PROVIDED PASSAGE:
————————
Why Cable Sizing Matters
Undersized cables create multiple problems:
- Energy losses: Excessive voltage drop reduces system output
- Safety hazards: Overheated cables risk fire
- Component damage: Voltage fluctuation damages inverters and equipment
- Warranty issues: Improper sizing can void manufacturer warranties
- Regulatory non-compliance: Violates electrical codes and standards
Proper cable and accessory selection ensures safe, efficient, compliant installations.
DC Cable Sizing Fundamentals
Key Factors in Cable Selection
- Current capacity (ampacity): Must exceed system maximum current
- Voltage drop: Should not exceed 3% DC side, 2% AC side
- Temperature rating: PV cables must handle 90°C+ in hot climates
- UV resistance: All exposed cables must be UV-rated
- Location: Indoor vs outdoor requirements differ
Voltage Drop Calculation
Voltage drop (V) = 2 × Length × Current × Resistance/1000
For a 10kW system with 50m DC cable run:
- Maximum current: ~58A (for 176V nominal DC)
- Maximum voltage drop allowed: 5.3V (3% of 176V)
- Cable resistance limit: 0.046 Ω/km required
- Minimum cable: 4mm² (0.0049 Ω/km for copper)
Common Cable Sizing Mistakes
Mistake 1: Using Standard Electrical Cable
Problem: Regular copper wire lacks UV protection and temperature rating for solar applications.
————————
TASK INSTRUCTIONS:
Reproduce the cable sizing text word for word, starting at the words "Common Cable Sizing" and stopping after "for solar applications.".

DATA BELOW:
————————
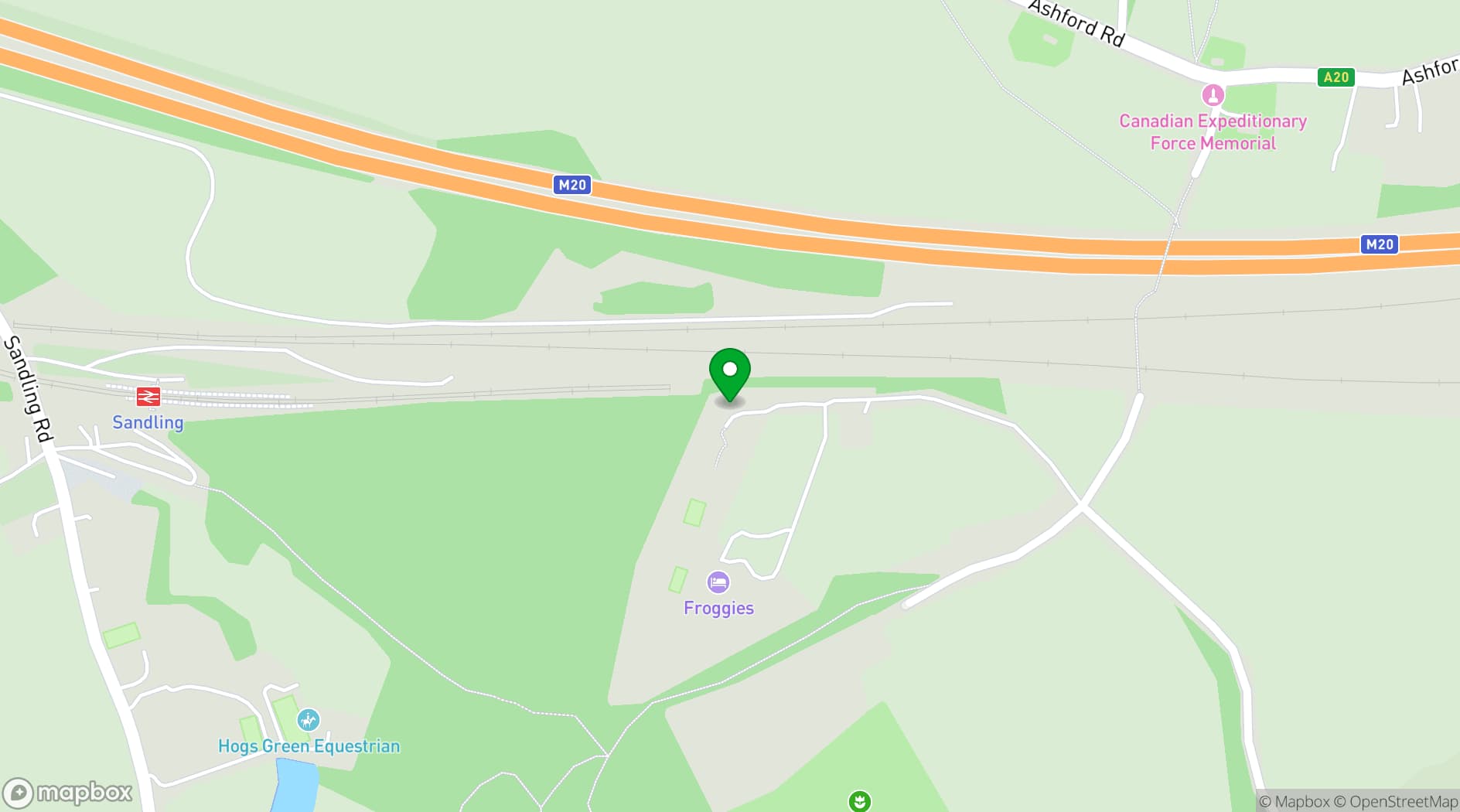 Map showing Hayne House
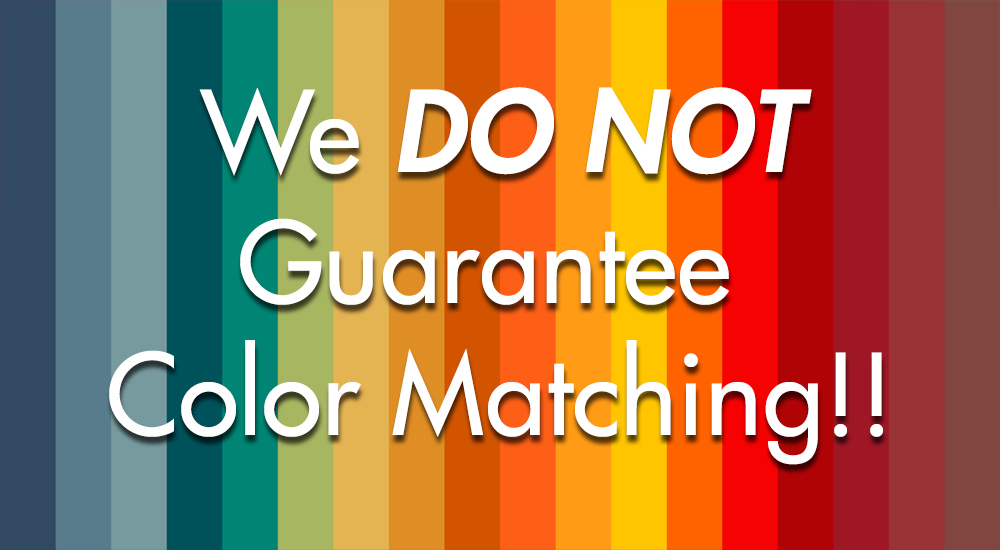 we do not guarantee color matching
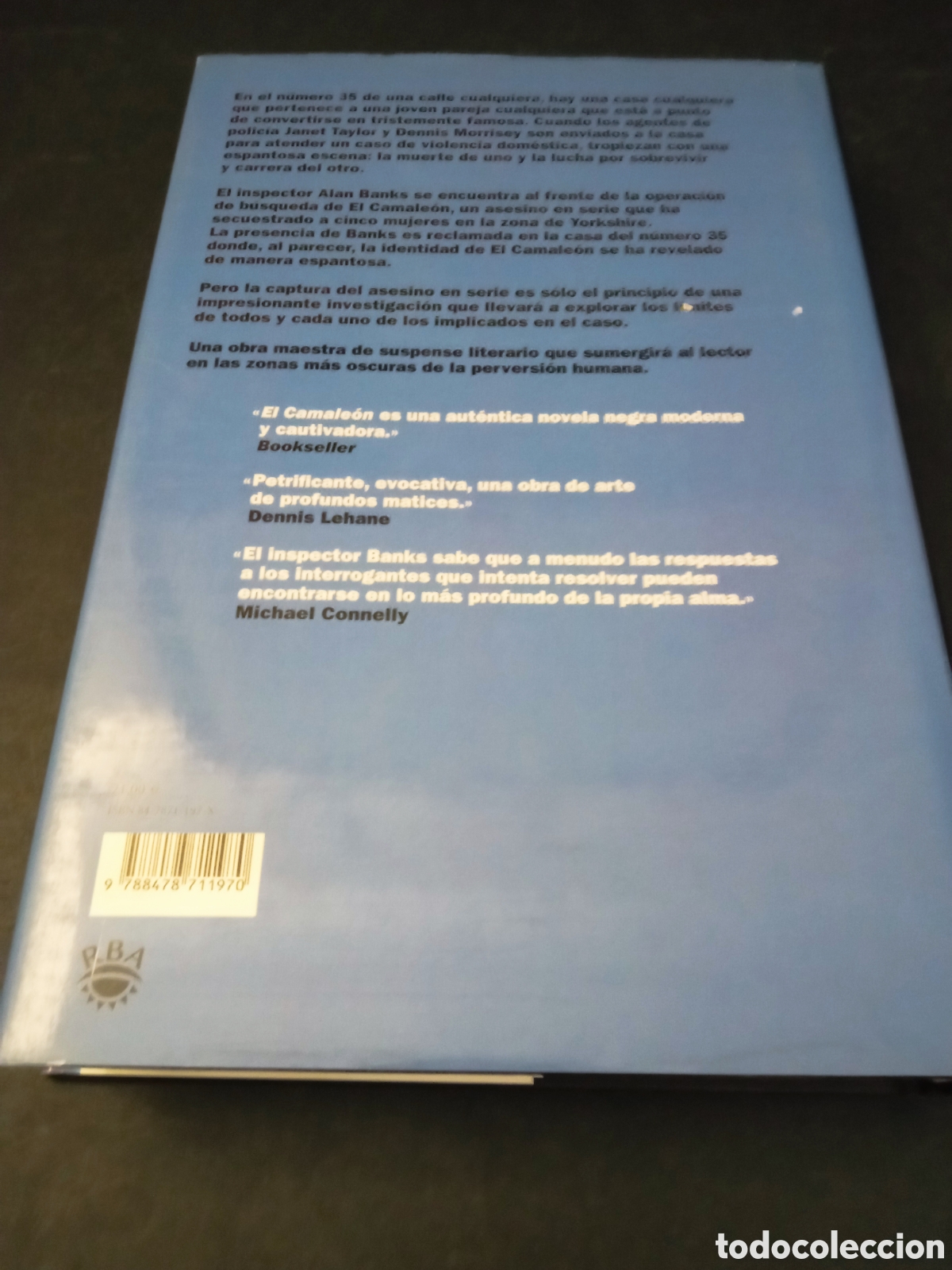 Libros de segunda mano: El camale&oacute;n de Peter Robinson - Foto 6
————————
OUTPUT FOR THIS EXERCISE:
Common Cable Sizing Mistakes
Mistake 1: Using Standard Electrical Cable
Problem: Regular copper wire lacks UV protection and temperature rating for solar applications.